● **PROBLEM DETAILS**
Each line from the first entry to the line with "Brilliant & Bright", both included, is to be returned unchanged, with any pictures dropped.

### SOURCE MATERIAL

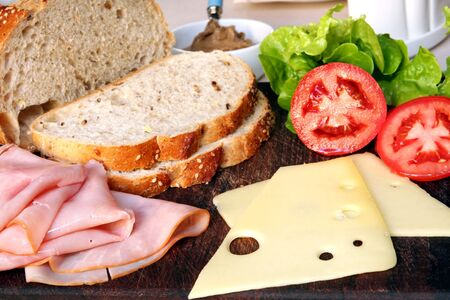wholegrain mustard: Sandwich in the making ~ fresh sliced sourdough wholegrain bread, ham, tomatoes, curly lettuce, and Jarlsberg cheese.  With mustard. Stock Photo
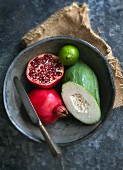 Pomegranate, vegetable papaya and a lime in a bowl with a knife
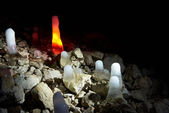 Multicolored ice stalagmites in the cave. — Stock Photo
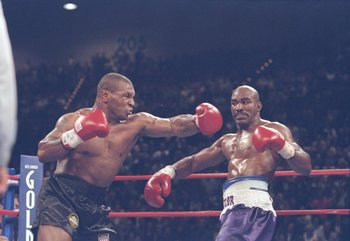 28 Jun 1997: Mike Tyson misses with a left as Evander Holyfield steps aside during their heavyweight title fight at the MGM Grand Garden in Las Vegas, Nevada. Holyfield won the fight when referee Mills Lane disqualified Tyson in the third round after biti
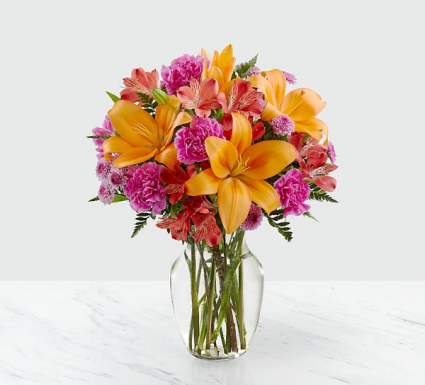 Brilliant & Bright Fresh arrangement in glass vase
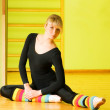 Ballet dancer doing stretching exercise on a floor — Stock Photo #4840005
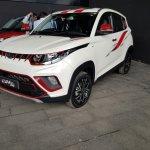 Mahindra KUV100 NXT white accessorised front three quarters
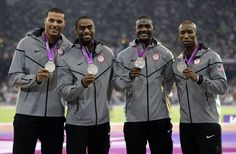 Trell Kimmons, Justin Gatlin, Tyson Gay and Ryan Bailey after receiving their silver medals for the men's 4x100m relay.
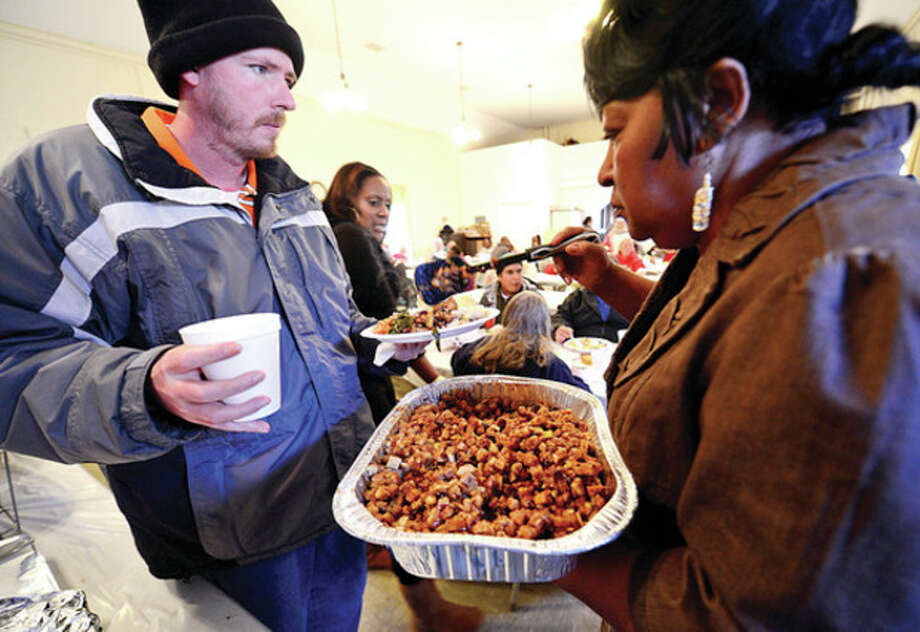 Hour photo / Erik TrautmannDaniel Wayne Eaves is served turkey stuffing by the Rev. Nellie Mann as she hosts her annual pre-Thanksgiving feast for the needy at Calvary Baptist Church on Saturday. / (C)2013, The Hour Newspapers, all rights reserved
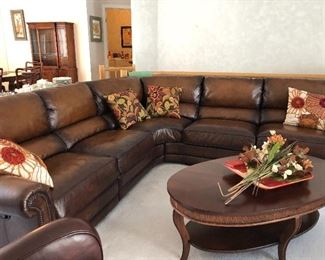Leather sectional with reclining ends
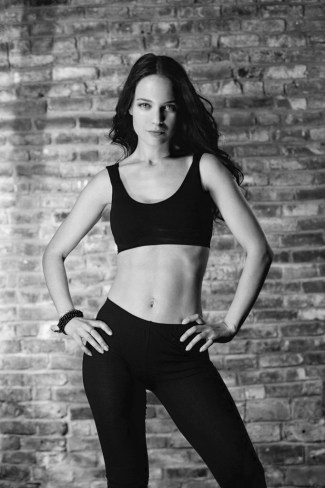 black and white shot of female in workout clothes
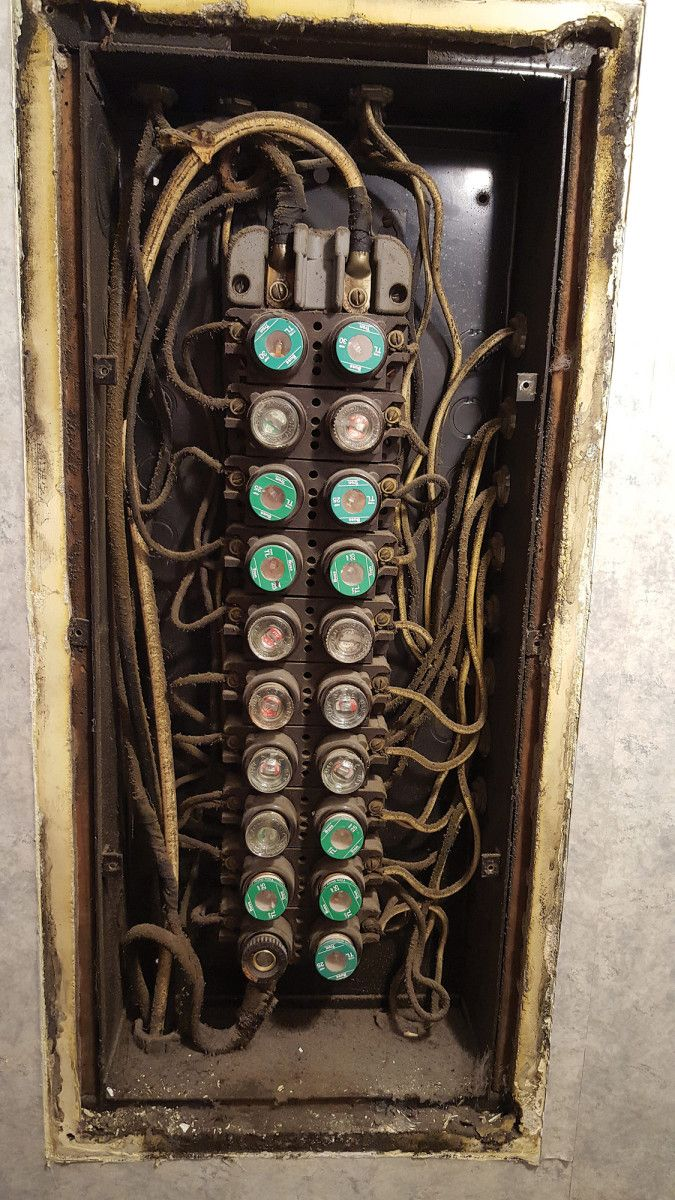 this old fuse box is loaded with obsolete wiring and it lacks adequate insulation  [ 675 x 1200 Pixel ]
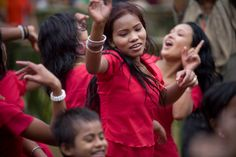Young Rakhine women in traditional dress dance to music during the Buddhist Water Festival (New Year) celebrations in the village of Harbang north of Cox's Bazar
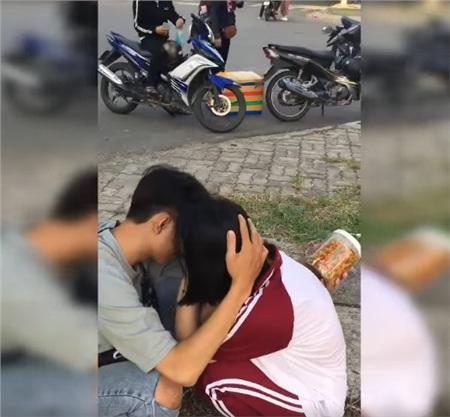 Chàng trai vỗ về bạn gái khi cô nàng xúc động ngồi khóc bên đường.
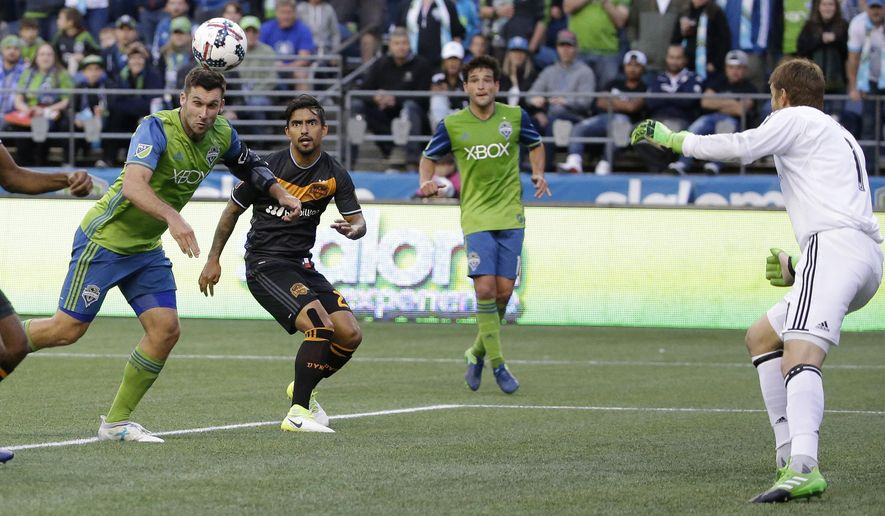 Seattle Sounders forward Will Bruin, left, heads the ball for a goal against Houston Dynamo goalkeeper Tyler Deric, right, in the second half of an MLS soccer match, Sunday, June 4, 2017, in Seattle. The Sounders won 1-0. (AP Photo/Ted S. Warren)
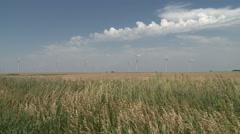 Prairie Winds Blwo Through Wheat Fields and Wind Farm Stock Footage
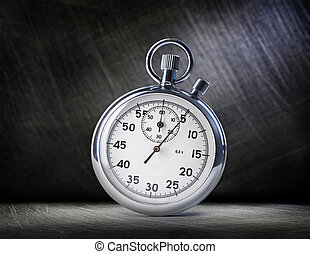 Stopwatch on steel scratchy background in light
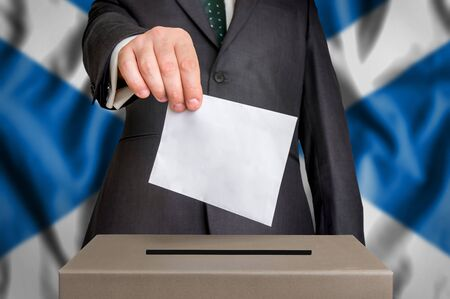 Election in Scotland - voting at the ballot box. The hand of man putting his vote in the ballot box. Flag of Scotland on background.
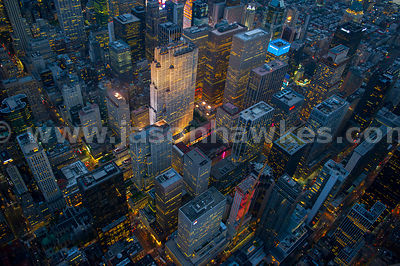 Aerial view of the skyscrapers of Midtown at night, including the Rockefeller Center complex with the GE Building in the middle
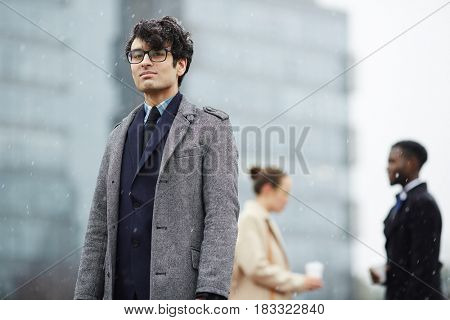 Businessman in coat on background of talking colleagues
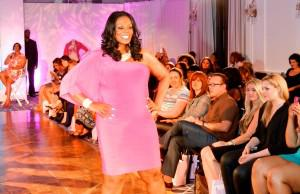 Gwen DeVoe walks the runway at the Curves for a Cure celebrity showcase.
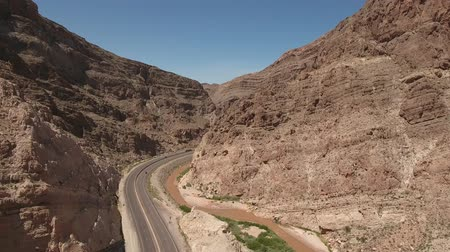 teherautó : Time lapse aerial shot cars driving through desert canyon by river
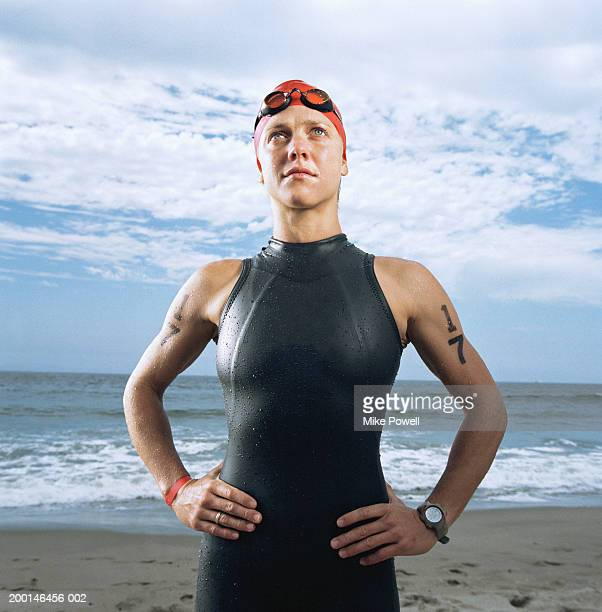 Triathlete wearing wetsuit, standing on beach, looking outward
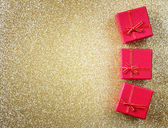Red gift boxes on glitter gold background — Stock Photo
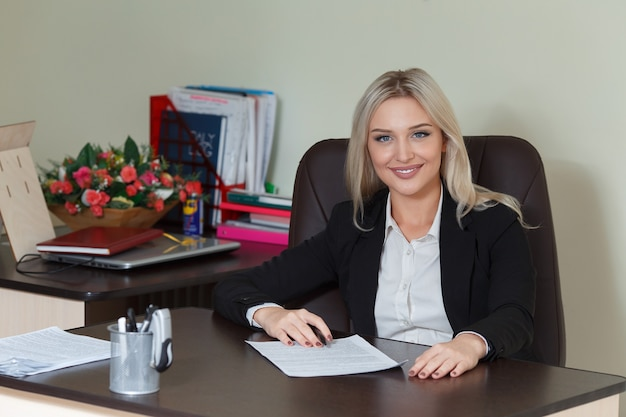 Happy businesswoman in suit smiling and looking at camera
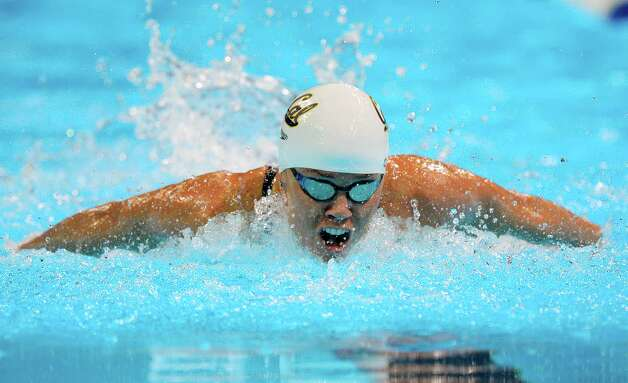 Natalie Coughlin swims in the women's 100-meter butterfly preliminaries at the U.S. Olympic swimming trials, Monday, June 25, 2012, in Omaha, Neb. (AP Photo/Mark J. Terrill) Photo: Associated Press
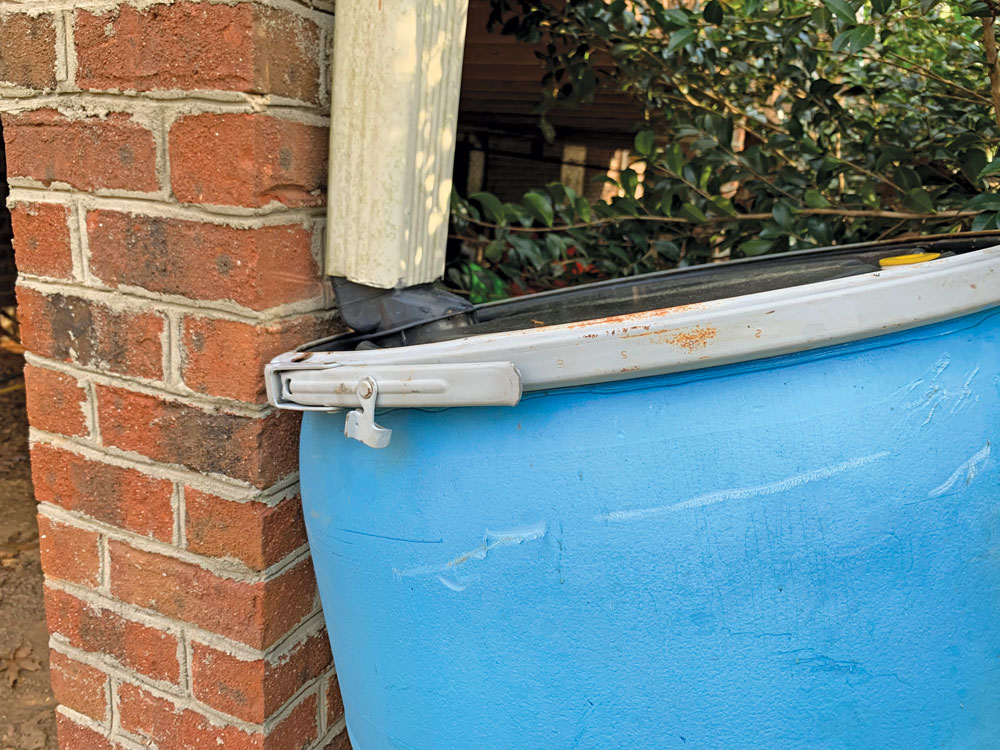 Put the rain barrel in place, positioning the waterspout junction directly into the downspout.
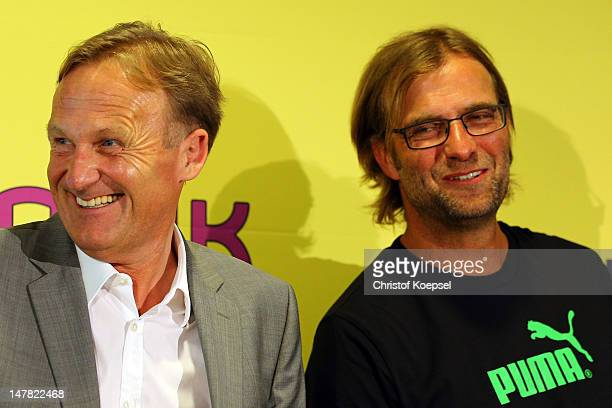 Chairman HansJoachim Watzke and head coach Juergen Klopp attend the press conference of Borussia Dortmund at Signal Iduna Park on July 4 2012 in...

######

● **SOLUTION TO THIS EXERCISE**
wholegrain mustard: Sandwich in the making ~ fresh sliced sourdough wholegrain bread, ham, tomatoes, curly lettuce, and Jarlsberg cheese.  With mustard. Stock Photo
 Pomegranate, vegetable papaya and a lime in a bowl with a knife
 Multicolored ice stalagmites in the cave. — Stock Photo
 28 Jun 1997: Mike Tyson misses with a left as Evander Holyfield steps aside during their heavyweight title fight at the MGM Grand Garden in Las Vegas, Nevada. Holyfield won the fight when referee Mills Lane disqualified Tyson in the third round after biti
 Brilliant & Bright Fresh arrangement in glass vase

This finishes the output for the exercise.